37. The method of claim 33, wherein each genomic region in the plurality of genomic regions is identified by ranking the genomic region to maximize the number of all subjects with the specific cancer having at least one mutation within the genomic region.

38. The method of claim 33, wherein each genomic region in the plurality of genomic regions is identified by ranking the genomic region to maximize the ratio between the number of all subjects with the specific cancer having at least one mutation within the genomic region and the length of the genomic region.

39. The method of claim 33, wherein the plurality of genomic regions comprises genomic regions encoding a plurality of driver sequences.

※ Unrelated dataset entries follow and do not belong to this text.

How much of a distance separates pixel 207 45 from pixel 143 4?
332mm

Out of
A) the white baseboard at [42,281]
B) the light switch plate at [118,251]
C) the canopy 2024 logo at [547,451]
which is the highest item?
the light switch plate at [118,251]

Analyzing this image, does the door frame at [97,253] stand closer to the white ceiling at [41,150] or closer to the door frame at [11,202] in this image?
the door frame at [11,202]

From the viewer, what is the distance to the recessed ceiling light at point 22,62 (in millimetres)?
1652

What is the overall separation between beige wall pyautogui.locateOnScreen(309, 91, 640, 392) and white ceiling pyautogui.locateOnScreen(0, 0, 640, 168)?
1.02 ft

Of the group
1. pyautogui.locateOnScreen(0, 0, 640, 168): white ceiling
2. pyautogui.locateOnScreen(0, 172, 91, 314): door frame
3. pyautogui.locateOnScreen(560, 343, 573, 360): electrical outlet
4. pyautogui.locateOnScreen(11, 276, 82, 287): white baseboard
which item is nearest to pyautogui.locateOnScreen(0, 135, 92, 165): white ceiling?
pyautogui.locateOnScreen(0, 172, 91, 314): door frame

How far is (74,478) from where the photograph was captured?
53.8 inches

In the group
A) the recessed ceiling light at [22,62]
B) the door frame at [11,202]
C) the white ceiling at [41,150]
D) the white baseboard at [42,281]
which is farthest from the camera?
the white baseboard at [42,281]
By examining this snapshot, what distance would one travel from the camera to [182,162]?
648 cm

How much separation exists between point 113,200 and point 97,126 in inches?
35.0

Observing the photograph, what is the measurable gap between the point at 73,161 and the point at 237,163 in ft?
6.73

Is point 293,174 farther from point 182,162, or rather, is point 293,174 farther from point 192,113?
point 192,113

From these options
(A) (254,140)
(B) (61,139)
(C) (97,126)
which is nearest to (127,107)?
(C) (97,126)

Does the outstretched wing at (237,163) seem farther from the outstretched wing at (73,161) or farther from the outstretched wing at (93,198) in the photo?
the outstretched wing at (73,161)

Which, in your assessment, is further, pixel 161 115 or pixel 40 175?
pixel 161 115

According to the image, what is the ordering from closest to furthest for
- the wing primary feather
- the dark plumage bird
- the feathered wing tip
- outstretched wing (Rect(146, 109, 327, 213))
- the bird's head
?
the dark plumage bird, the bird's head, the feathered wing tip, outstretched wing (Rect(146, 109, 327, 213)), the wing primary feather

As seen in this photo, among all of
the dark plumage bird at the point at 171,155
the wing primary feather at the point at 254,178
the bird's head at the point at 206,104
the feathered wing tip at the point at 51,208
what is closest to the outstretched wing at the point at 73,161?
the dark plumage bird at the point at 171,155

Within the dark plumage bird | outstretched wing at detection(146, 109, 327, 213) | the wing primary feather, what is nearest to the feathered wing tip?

40. The method of claim 39, wherein the driver sequences are known driver sequences.

41. The method of claim 39, wherein the driver sequences are recurrently mutated in the specific cancer.

42. The method of claim 33, wherein the plurality of genomic regions comprises genomic regions that are recurrently rearranged in the specific cancer.

43. The method of claim 33, wherein the specific cancer is a carcinoma.

44. The method of claim 43, wherein the carcinoma is an adenocarcinoma, a non-small cell lung cancer, or a squamous cell carcinoma.

45. The method of claim 33, wherein the cumulative length of the plurality of genomic regions is at most 30 Mb, 20 Mb, 10 Mb, 5 Mb, 2 Mb, 1 Mb, 500 kb, 200 kb, 100 kb, 50 kb, 20 kb, or 10 kb.

46. The method of claim 33, wherein the step of obtaining a cell-free nucleic acid sample comprises the step of enriching the plurality of target regions in the cell-free nucleic acid sample.

47. The method of claim 46, wherein the enriching step comprises use of a custom library of biotinylated DNA.